One of the most misunderstood belt conveyor idler assembly types in the industry is the “mighty” picking idler. It is also known as an “unequal” troughing idler however the former name for this assembly is perhaps more descriptive. While the wing rollers in the assembly will still form the conveyor belt that it carries into a trough shape, perhaps the most recognizable feature of this type of idler assembly is the fact that the middle roller(s) is longer than the wing rollers, thus making it an “unequal” idler. The moniker “picking idler” therefore comes from one use of this type of idler in food processing plants whereby slow-moving conveyor belts loaded with fruit, vegetables, etc. will allow for workers to “pick” the undesirable product off of the belt, due to the low trough height.

A very common use of this type of idler assembly is with belt feeders. Here the material is fed onto the slow-moving belt, either with a columnar load from a hopper or chute directly on the belt or from a gate above. With the wide, shallow loading of this kind of a conveyor, a screen deck, for example, can be fed with material for optimum screening effectiveness. Generally the preferred idler type will be one with an impact roller(s) in the middle and steel wing rollers. Therefore you get the benefit of having the impact rollers to absorb any shock loading, as well as preventing material build-up on the surface of the roller. You would then use the steel wing rollers instead of the impact design, which will eliminate the possibility of the belt edge getting caught in the grooves of an impact design wing roller. With the long middle span, load-carrying consideration must obviously always be taken and the common solution is to have multiple rollers in the middle with unequal roll lengths. This way the roller gap is never an issue for the belt because the idler assemblies will be installed in an alternate pattern so that the gap is offset on every second idler assembly.
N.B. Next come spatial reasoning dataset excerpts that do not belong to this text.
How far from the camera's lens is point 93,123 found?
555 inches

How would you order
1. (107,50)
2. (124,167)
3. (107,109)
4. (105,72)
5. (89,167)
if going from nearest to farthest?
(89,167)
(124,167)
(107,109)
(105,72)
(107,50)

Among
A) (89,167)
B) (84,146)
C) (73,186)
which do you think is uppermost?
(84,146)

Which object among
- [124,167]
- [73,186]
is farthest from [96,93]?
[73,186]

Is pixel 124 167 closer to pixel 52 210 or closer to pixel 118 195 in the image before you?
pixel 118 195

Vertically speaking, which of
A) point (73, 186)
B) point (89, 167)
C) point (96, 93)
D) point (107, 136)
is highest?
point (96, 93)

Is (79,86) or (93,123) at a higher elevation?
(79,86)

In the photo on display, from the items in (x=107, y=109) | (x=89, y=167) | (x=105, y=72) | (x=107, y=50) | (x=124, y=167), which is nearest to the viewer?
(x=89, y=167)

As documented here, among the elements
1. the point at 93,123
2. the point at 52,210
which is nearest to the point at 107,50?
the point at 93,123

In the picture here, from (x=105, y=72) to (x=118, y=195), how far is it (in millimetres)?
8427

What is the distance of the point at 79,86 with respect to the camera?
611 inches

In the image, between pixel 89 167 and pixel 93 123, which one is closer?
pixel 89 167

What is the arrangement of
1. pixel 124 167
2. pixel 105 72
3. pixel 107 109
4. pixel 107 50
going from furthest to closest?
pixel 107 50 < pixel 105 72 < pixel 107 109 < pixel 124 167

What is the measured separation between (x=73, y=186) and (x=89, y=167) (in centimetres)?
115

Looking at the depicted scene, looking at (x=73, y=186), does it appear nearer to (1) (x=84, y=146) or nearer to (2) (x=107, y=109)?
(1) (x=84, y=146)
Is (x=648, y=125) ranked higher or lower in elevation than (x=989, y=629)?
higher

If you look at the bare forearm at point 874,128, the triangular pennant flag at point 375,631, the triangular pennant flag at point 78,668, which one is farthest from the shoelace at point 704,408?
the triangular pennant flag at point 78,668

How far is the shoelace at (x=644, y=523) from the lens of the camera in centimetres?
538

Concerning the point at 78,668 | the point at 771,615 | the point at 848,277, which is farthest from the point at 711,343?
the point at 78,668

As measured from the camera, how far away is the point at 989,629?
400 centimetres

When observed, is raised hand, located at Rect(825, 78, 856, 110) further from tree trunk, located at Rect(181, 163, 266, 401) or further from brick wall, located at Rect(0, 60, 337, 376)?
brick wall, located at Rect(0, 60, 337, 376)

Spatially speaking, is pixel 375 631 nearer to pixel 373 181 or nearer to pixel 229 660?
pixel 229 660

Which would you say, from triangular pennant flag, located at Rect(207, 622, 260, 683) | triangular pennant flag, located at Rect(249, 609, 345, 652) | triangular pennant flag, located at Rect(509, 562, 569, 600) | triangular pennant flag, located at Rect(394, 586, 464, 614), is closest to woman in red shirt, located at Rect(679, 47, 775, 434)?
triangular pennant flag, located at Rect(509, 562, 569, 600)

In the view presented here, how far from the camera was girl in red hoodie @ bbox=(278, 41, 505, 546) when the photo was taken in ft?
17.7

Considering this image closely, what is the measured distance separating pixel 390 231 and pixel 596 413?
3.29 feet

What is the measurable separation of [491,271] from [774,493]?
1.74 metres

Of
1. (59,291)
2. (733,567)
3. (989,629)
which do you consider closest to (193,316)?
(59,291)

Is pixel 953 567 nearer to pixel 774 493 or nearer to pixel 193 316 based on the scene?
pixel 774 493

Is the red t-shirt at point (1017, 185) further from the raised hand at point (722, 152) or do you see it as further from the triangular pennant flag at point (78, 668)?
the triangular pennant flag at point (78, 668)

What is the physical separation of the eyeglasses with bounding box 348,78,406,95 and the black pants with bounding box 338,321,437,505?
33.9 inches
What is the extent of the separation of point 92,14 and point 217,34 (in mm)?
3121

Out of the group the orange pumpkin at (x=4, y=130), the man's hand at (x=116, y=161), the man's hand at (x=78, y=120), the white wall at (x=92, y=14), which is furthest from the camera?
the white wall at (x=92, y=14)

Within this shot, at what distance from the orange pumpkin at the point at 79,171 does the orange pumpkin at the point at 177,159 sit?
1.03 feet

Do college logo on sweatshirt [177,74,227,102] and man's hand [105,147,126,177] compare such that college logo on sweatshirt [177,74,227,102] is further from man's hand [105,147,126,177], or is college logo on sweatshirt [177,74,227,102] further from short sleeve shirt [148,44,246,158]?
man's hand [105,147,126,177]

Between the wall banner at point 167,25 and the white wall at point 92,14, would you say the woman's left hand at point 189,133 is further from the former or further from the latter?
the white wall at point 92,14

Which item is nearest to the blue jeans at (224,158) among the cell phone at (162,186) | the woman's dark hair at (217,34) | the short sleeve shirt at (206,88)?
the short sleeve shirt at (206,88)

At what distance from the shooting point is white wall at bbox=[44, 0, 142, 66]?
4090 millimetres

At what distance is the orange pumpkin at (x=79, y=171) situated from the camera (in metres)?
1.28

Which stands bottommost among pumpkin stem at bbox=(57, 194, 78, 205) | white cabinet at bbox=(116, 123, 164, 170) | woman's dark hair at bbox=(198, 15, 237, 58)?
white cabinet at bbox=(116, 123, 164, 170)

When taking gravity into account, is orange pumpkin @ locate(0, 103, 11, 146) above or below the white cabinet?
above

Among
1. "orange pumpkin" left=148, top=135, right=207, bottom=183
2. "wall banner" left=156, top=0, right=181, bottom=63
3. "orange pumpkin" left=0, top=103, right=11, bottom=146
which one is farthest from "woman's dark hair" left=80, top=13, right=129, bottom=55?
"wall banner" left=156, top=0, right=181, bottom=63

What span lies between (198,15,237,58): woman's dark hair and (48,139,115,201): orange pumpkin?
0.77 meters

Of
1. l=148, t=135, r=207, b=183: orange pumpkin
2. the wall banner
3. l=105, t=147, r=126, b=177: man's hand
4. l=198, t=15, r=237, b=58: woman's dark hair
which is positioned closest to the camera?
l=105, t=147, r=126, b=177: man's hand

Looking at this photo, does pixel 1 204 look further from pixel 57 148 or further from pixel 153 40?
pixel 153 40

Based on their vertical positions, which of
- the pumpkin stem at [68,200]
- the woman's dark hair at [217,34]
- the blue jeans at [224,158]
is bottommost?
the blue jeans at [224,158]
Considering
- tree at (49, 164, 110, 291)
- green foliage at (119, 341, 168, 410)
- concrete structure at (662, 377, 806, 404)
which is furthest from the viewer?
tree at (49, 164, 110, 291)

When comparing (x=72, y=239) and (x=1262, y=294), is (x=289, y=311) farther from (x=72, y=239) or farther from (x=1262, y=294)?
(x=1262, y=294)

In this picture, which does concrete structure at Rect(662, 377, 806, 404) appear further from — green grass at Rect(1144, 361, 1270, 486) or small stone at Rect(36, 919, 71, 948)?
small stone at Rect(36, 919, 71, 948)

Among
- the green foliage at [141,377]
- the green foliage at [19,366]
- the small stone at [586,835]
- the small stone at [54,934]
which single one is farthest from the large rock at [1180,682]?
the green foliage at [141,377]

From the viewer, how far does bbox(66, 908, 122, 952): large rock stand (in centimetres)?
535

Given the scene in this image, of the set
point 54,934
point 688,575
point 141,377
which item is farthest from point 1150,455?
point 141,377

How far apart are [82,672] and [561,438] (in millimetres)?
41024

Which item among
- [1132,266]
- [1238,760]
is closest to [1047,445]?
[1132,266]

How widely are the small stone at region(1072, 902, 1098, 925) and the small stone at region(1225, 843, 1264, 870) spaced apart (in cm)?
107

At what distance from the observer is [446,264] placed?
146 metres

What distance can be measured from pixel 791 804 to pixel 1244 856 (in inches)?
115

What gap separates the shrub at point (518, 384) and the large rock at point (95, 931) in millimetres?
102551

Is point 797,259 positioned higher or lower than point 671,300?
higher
As with most load zones, the skirting of the chute will come down to a level inside and below the top edge of the wing rollers and so maintenance considerations must be made, in that the correct frame style must be selected. Everyone has heard of the horror stories of trying to replace the middle roller(s) on a picking idler when there is no way to get the roller or frame out without the use of a cutting torch. This is due to having idler frames installed that do not have removable end brackets. With the chute skirting interference plus the weight of the belt on the middle roller(s), typically the only way to get the roller(s) out is to un-bolt and remove the removable end bracket, un-bolt the frame from the structure, push the idler out the far side and then you can simply lift the roller(s) out of the slots. Without the removable end brackets, the maintenance people are left to their own creative removal methods including cutting off one end of the mounting brackets so that they can be tilted over, cutting out structure.

A creative application for the use of picking idlers resulted from a distributor sales representative who came to Luff Industries for a solution for one of his pulp mill customers in Western Canada. The pulp mill was having issues with their belts heating up due to excessive friction on slider conveyor. The conveyor had been modified from a chain conveyor design and UHMW slider strips had been installed on a 100-foot long conveyor. The weight of the wood chips on the belt caused heat build-up due to the un-broken surface contact with the belt, even to the point that a fire broke out. The solution – Luff Industries supplied custom frames with standard impact middle rollers and steel wing rollers to allow for the belt to be lifted off the surface every 72” to allow for heat dissipation. In addition, the customer requested that we provide horizontal frame slots so that the rollers could be removed horizontally instead of the typical vertical frame slots, due to the difficulty to lift the belt. Therefore, roller change out can be done in minutes instead of hours.